Goal
Please output exactly the run of lines that starts at the line with "Which is closest to pixel 257" and ends at the last line of the records below.

Task material
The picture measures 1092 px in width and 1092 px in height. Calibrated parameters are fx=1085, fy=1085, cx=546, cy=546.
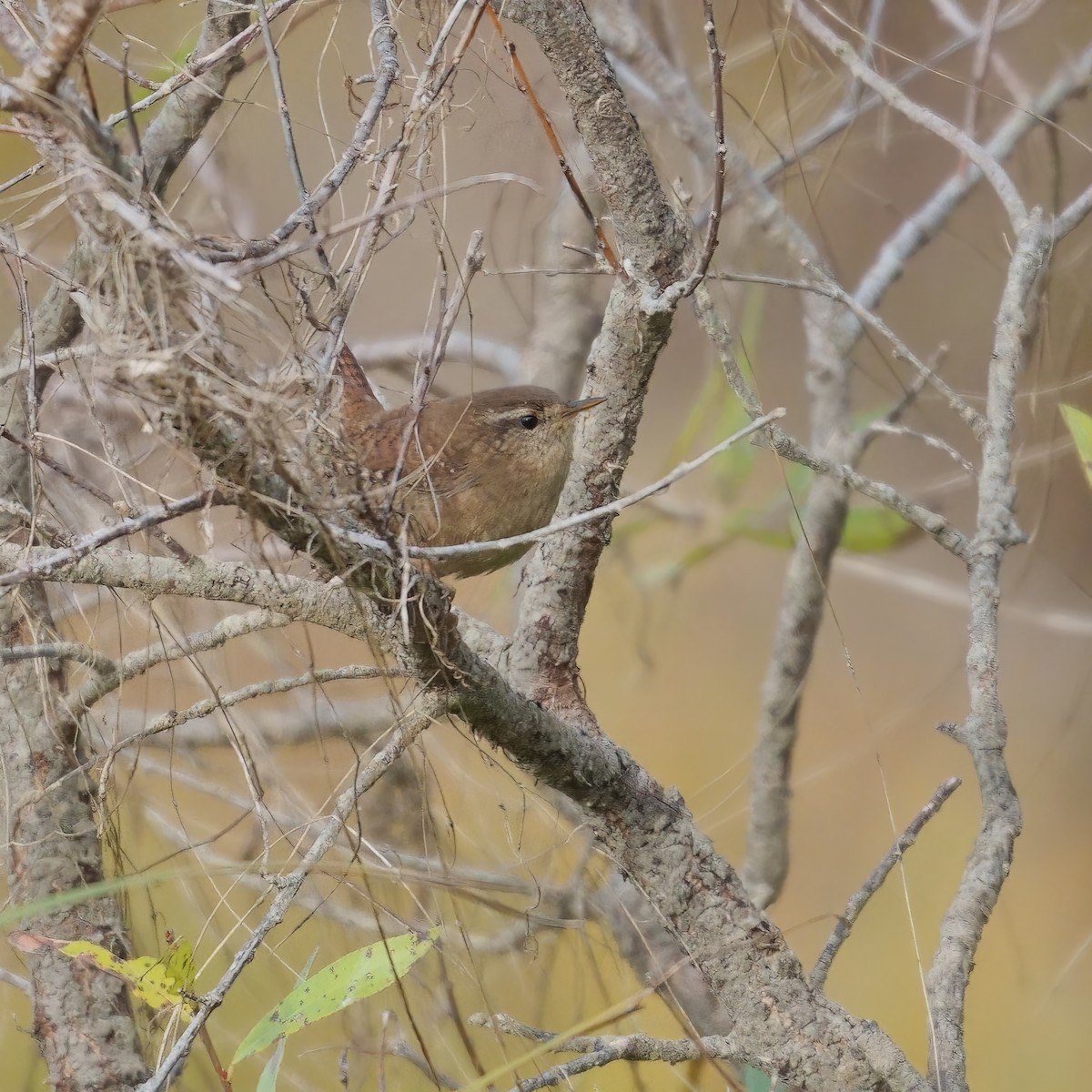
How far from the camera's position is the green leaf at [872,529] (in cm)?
224

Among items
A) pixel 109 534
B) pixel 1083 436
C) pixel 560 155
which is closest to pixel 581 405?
pixel 560 155

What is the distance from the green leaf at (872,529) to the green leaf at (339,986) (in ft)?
5.06

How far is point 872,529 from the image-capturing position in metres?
2.26

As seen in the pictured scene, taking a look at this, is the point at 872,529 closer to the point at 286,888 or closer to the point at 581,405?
the point at 581,405

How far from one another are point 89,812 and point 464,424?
73 cm

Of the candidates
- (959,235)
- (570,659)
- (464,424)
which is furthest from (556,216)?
(570,659)

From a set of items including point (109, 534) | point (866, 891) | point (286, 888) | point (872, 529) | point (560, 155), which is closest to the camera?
point (109, 534)

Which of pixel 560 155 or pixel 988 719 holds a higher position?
pixel 560 155

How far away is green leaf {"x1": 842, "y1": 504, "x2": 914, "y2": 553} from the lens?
7.36 feet

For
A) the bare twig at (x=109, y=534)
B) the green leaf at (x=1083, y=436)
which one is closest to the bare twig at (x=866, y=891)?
the green leaf at (x=1083, y=436)

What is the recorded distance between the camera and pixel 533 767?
1.04 metres

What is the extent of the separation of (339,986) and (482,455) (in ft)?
2.12

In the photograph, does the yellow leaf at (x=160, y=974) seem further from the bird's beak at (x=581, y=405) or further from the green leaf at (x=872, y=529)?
the green leaf at (x=872, y=529)

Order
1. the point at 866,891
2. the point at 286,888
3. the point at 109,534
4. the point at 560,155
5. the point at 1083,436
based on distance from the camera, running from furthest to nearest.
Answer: the point at 1083,436 < the point at 866,891 < the point at 560,155 < the point at 286,888 < the point at 109,534
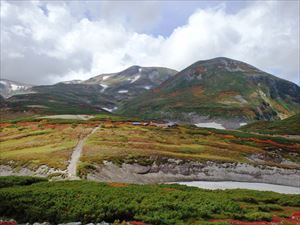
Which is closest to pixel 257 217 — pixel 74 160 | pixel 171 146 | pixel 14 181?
pixel 14 181

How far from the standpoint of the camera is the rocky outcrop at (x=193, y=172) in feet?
211

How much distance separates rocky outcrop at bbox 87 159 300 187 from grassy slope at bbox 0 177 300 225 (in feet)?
83.1

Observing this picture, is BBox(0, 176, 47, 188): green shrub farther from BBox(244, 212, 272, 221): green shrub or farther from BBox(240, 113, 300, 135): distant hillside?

Reply
Which is closest to pixel 257 217 — pixel 74 160 | pixel 171 146 | pixel 14 181?
pixel 14 181

How far from the standpoint of the camera is the rocky outcrop at (x=193, y=172) in feet?
211

How much distance separates rocky outcrop at bbox 87 159 300 187 from grassy slope at bbox 0 177 300 225 (in feet)?
83.1

Observing this picture, is BBox(0, 176, 47, 188): green shrub farther from BBox(244, 212, 272, 221): green shrub or farther from BBox(240, 113, 300, 135): distant hillside?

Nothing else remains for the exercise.